The “Overton Window” is neither progressive nor reactionary. The scheme works the same whether inputs come from the right, center or left.

Some time ago the Russian director Nikita Mihalkov, inspired by the Overton Window, hypothesized the movements of the “window” on an idea now considered totally extreme: that of cannibalism. Unacceptable to most, even horrifying. Having moved on to the second stage, the narrative will imperceptibly change: calling eaters of human flesh “cannibals” is a simplification, it would be better to speak of “anthropophages”. In some cases the phenomenon, widespread since ancient times and rooted in some cultures, finds explanation in long periods of famine and perhaps also in a genetic predisposition.

If a pressure group or a lobby manages to move the “window” forward, we will have an almost edifying portrait of the previous “cannibals”. In the debates some scholars will begin to call them “anthropophiles” (lovers of the human race). This eating habit should not be criminalized – it will be said – it is a possible and ultimately natural option, without prejudice to health and hygiene precautions, provided that it does not cause permanent damage to third parties and that they consent.
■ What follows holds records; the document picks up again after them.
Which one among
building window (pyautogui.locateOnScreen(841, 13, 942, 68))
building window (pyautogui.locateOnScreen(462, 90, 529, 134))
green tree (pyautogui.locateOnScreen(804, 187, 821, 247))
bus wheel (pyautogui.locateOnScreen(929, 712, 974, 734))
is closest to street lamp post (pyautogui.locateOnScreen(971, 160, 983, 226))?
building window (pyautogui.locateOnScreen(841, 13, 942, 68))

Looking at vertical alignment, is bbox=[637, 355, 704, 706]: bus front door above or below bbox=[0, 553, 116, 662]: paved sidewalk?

And so on…


To stay on topic, Noam Chomsky, a contemporary anarchist philosopher, had already expressed the so-called “boiled frog principle” in sociological terms, taking inspiration from the results of an old nineteenth-century scientific experiment.

If you throw a frog into a container of boiling water, the amphibian makes a lightning leap as soon as it touches the water and almost always manages to come out alive. If you put it in cold water and heat the container very slowly until it boils, the frog ends up boiled without showing any sign of reaction and without trying to get out.

“If we look at what has been happening in our society for a few decades – claims Noam Chomsky – we realize that we are undergoing a slow drift to which we get used. A lot of things, which would have horrified us 20, 30 or 40 years ago, have little by little become banal, sweetened and today they disturb us only slightly or leave the majority of people decidedly indifferent. In the name of progress and science, the worst attacks on individual freedoms, on the dignity of the person, on the integrity of nature, on the beauty and happiness of living, are carried out slowly and inexorably with the constant complicity of the ignorant or naive victims.” .

Just like the “boiled frog”, cooked to perfection, as it calmly wallowed in its increasingly warm water.